Mann chose to stay in the Rec 709 (ITU-R BT.709) color space as opposed to shooting in a film rec. “We prefer shooting in video color space because we can always see on set exactly what we’re going to get,” says Public Enemies co-producer Bryan H. Carroll, a longtime collaborator of Mann’s. “The monitor shows us the final image, and that allows us to bulletproof the system more easily.

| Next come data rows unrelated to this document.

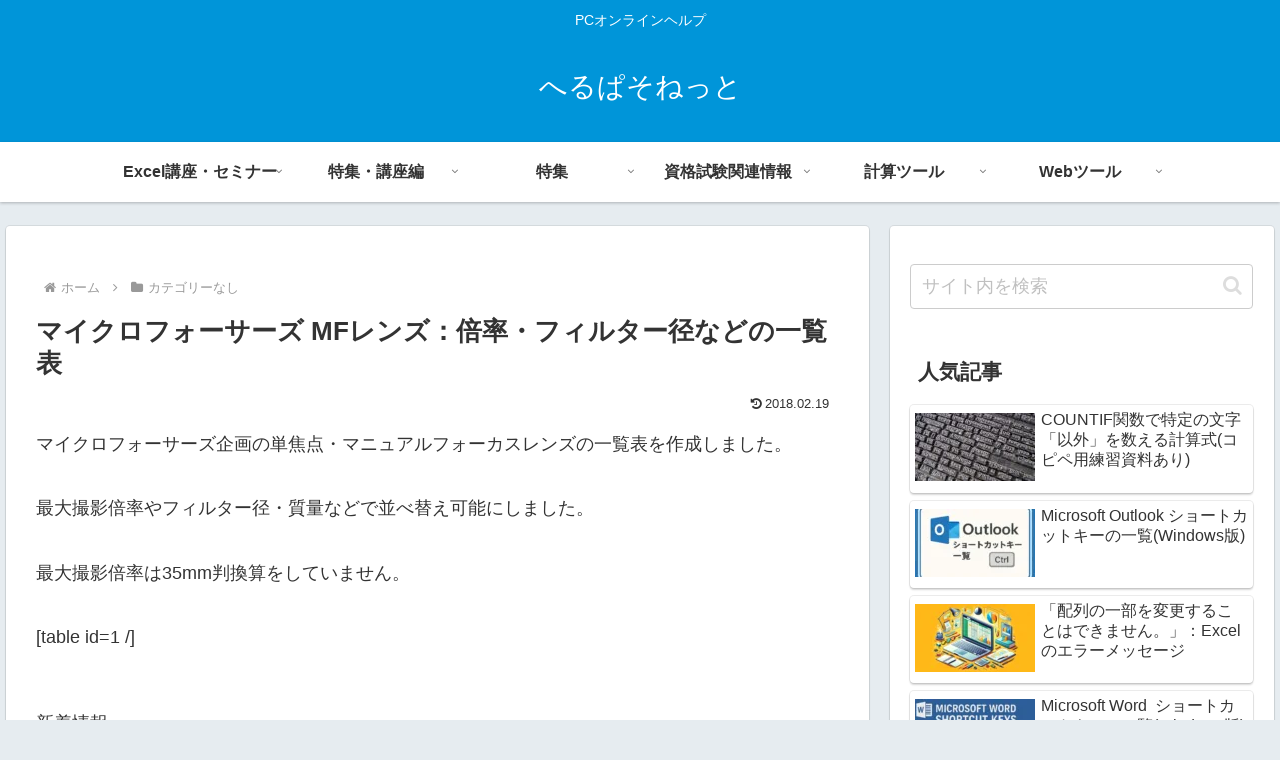

--- FILE ---
content_type: application/javascript; charset=utf-8
request_url: https://fundingchoicesmessages.google.com/f/AGSKWxXGCoCsLYvBCjWVcjRrP4Q5-d59jzk-MP4uMrWac309RwxM_PwhNfD1sqYlddGKrGRD7w0shwOAHNhLj1NScImTsG5ZMgJnl05WLU8VjWxuWqWr170eQI4-5X-Be1FKx5PXQ9X3JafkgtCkz8WwbkkxW2s6kIarwdr97H4EJ4ly_sUas_9sfiPdZptT/__ad_view=/ad125b.?adv_type=/!advert_/adstream.
body_size: -1290
content:
window['86a640a7-6e36-45ac-8b19-f402b159426c'] = true;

Being able to see the final image on set means you can push the medium further than you would otherwise, because you can see exactly when certain image characteristics start to become undesirable.” 

The filmmakers decided to establish the story’s period primarily through the use of practical locations. “In addition to period wardrobe, vehicles and props, practical locations add heavily to the atmosphere,” says Spinotti. “By shooting digitally, we were able to work with the existing lighting at many locations and maintain a level of realism that is very hard to achieve with movie lighting. Very few things suggest an atmosphere better than a real location; the way things are painted, the relationship between interior and exterior, and all of the other physical details tend to establish visual truth in a very tangible way. Shooting digitally, you see locations in a different way. When you walk into a location and know you’re going to shoot film, you have to set little rules — for example, you’ll need to get an exposure here that’s at least T2.8 at 500 ISO — but not so with digital.” 

The production traveled to many of the actual sites where Dillinger and his gang had their exploits, including the Little Bohemia Lodge in Wisconsin, where they hid out for a period of time. Purvis planned to ambush the gang at the lodge but lost the element of surprise when some of his agents opened fire prematurely. A brief but fierce gun battle broke out, and the outlaws managed to escape.